PROBLEM DESCRIPTION
Nothing in the records may be altered. Repeat them in full.

SUPPLIED MATERIAL
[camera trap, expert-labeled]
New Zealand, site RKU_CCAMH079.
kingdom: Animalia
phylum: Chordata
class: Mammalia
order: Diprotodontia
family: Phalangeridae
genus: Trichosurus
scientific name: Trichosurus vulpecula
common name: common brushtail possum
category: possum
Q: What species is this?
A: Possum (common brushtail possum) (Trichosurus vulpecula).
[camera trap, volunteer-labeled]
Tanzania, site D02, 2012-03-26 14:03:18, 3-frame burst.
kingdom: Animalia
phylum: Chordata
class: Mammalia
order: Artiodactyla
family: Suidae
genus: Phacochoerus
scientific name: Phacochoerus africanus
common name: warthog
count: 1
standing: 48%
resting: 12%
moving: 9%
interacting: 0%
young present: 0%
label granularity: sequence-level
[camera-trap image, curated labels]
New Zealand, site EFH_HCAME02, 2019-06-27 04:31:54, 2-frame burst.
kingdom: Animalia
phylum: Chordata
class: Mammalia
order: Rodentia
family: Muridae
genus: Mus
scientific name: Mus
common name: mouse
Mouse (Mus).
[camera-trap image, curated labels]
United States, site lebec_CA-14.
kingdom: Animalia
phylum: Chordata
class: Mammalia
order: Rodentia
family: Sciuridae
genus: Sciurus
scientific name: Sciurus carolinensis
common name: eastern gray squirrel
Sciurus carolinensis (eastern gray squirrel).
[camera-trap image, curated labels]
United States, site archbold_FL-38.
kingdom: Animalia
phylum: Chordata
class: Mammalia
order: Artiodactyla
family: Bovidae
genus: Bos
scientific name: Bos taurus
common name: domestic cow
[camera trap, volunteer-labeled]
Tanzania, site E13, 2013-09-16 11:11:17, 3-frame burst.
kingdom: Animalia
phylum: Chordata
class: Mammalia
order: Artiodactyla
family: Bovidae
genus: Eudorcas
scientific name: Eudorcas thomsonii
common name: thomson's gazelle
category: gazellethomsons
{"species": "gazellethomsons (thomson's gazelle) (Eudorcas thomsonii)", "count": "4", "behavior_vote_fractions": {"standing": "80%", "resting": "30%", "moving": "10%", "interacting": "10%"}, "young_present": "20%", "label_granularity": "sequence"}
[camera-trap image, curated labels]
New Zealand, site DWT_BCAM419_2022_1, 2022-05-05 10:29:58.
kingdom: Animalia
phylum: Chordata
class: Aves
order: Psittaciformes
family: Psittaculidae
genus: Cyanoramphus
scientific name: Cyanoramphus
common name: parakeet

THE ANSWER
[camera trap, expert-labeled]
New Zealand, site RKU_CCAMH079.
kingdom: Animalia
phylum: Chordata
class: Mammalia
order: Diprotodontia
family: Phalangeridae
genus: Trichosurus
scientific name: Trichosurus vulpecula
common name: common brushtail possum
category: possum
Q: What species is this?
A: Possum (common brushtail possum) (Trichosurus vulpecula).
[camera trap, volunteer-labeled]
Tanzania, site D02, 2012-03-26 14:03:18, 3-frame burst.
kingdom: Animalia
phylum: Chordata
class: Mammalia
order: Artiodactyla
family: Suidae
genus: Phacochoerus
scientific name: Phacochoerus africanus
common name: warthog
count: 1
standing: 48%
resting: 12%
moving: 9%
interacting: 0%
young present: 0%
label granularity: sequence-level
[camera-trap image, curated labels]
New Zealand, site EFH_HCAME02, 2019-06-27 04:31:54, 2-frame burst.
kingdom: Animalia
phylum: Chordata
class: Mammalia
order: Rodentia
family: Muridae
genus: Mus
scientific name: Mus
common name: mouse
Mouse (Mus).
[camera-trap image, curated labels]
United States, site lebec_CA-14.
kingdom: Animalia
phylum: Chordata
class: Mammalia
order: Rodentia
family: Sciuridae
genus: Sciurus
scientific name: Sciurus carolinensis
common name: eastern gray squirrel
Sciurus carolinensis (eastern gray squirrel).
[camera-trap image, curated labels]
United States, site archbold_FL-38.
kingdom: Animalia
phylum: Chordata
class: Mammalia
order: Artiodactyla
family: Bovidae
genus: Bos
scientific name: Bos taurus
common name: domestic cow
[camera trap, volunteer-labeled]
Tanzania, site E13, 2013-09-16 11:11:17, 3-frame burst.
kingdom: Animalia
phylum: Chordata
class: Mammalia
order: Artiodactyla
family: Bovidae
genus: Eudorcas
scientific name: Eudorcas thomsonii
common name: thomson's gazelle
category: gazellethomsons
{"species": "gazellethomsons (thomson's gazelle) (Eudorcas thomsonii)", "count": "4", "behavior_vote_fractions": {"standing": "80%", "resting": "30%", "moving": "10%", "interacting": "10%"}, "young_present": "20%", "label_granularity": "sequence"}
[camera-trap image, curated labels]
New Zealand, site DWT_BCAM419_2022_1, 2022-05-05 10:29:58.
kingdom: Animalia
phylum: Chordata
class: Aves
order: Psittaciformes
family: Psittaculidae
genus: Cyanoramphus
scientific name: Cyanoramphus
common name: parakeet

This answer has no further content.